Requirement: Rewrite all of the rows below, swapping "concrete path" for "paved walkway" and changing nothing else.

-- Start --

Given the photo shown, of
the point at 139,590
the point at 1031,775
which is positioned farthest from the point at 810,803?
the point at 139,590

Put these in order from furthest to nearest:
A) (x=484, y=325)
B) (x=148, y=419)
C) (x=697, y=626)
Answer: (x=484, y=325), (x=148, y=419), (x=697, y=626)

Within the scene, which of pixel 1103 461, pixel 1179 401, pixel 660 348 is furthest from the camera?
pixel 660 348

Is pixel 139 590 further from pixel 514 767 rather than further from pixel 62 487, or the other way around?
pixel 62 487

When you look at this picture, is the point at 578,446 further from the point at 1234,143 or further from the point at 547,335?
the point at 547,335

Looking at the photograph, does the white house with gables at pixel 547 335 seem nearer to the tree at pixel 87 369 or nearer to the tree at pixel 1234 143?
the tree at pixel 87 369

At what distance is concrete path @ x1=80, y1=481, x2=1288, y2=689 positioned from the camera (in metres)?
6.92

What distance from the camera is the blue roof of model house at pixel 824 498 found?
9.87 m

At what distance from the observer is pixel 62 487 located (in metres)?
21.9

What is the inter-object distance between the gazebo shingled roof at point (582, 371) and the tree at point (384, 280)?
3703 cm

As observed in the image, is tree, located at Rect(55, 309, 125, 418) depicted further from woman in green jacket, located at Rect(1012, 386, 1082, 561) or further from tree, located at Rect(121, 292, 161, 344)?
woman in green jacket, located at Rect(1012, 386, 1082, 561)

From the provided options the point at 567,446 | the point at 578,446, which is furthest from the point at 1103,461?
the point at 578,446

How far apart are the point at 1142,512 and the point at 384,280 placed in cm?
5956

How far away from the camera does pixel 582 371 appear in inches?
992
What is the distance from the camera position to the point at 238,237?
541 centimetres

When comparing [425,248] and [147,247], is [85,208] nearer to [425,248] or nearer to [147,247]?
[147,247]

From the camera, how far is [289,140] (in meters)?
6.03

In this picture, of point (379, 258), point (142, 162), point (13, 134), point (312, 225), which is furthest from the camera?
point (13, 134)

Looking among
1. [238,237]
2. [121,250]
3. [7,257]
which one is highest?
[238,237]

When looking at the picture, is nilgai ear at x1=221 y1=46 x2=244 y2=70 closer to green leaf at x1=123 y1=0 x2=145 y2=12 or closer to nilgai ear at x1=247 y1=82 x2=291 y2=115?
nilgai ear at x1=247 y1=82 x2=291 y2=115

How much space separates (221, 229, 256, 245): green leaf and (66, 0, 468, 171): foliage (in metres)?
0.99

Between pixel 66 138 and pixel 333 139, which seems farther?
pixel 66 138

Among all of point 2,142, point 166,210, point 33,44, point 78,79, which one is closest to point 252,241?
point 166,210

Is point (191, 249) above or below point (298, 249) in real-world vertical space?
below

-- End --

Solution:
Given the photo shown, of
the point at 139,590
the point at 1031,775
which is positioned farthest from the point at 810,803?
the point at 139,590

Put these in order from furthest to nearest:
A) (x=484, y=325)
B) (x=148, y=419)
C) (x=697, y=626)
Answer: (x=484, y=325), (x=148, y=419), (x=697, y=626)

Within the scene, which of pixel 1103 461, pixel 1179 401, pixel 660 348 is furthest from the camera?
pixel 660 348

Is pixel 139 590 further from pixel 514 767 rather than further from pixel 62 487, or the other way around?
pixel 62 487

When you look at this picture, is the point at 578,446 further from the point at 1234,143 or further from the point at 547,335?
the point at 547,335

Looking at the photograph, does the white house with gables at pixel 547 335 seem nearer to the tree at pixel 87 369 or nearer to the tree at pixel 1234 143?
the tree at pixel 87 369

At what distance is paved walkway @ x1=80, y1=481, x2=1288, y2=689 positioned from the camera (in metres)?
6.92

What distance from the camera is the blue roof of model house at pixel 824 498 found?
9.87 m

At what distance from the observer is pixel 62 487 located (in metres)?
21.9

What is the inter-object distance between the gazebo shingled roof at point (582, 371) and the tree at point (384, 280)?
3703 cm

As observed in the image, is tree, located at Rect(55, 309, 125, 418) depicted further from woman in green jacket, located at Rect(1012, 386, 1082, 561) or further from tree, located at Rect(121, 292, 161, 344)?
woman in green jacket, located at Rect(1012, 386, 1082, 561)

From the provided options the point at 567,446 | the point at 578,446, which is furthest from the point at 1103,461?
the point at 578,446

How far apart are the point at 1142,512 and the point at 384,280 placed in cm?
5956

How far away from the camera does pixel 582 371 appear in inches?
992
What is the distance from the camera position to the point at 238,237?
541 centimetres

When comparing [425,248] and [147,247], is [85,208] nearer to [425,248] or nearer to [147,247]?
[147,247]

From the camera, how far is [289,140] (in meters)?
6.03

In this picture, of point (379, 258), point (142, 162), point (13, 134), point (312, 225), which is furthest from the camera?
point (13, 134)

Looking among
1. [238,237]
2. [121,250]
3. [7,257]
which one is highest?
[238,237]

When looking at the picture, is nilgai ear at x1=221 y1=46 x2=244 y2=70 closer to green leaf at x1=123 y1=0 x2=145 y2=12 or closer to nilgai ear at x1=247 y1=82 x2=291 y2=115?
nilgai ear at x1=247 y1=82 x2=291 y2=115

How much space separates (221, 229, 256, 245): green leaf and (66, 0, 468, 171): foliage (in metres)?
0.99

Between pixel 66 138 and pixel 333 139, which seems farther?
pixel 66 138

Among all of point 2,142, point 166,210, point 33,44, point 78,79, which one is closest to point 252,241?
point 166,210

Is point (191, 249) above or below point (298, 249) in real-world vertical space?
below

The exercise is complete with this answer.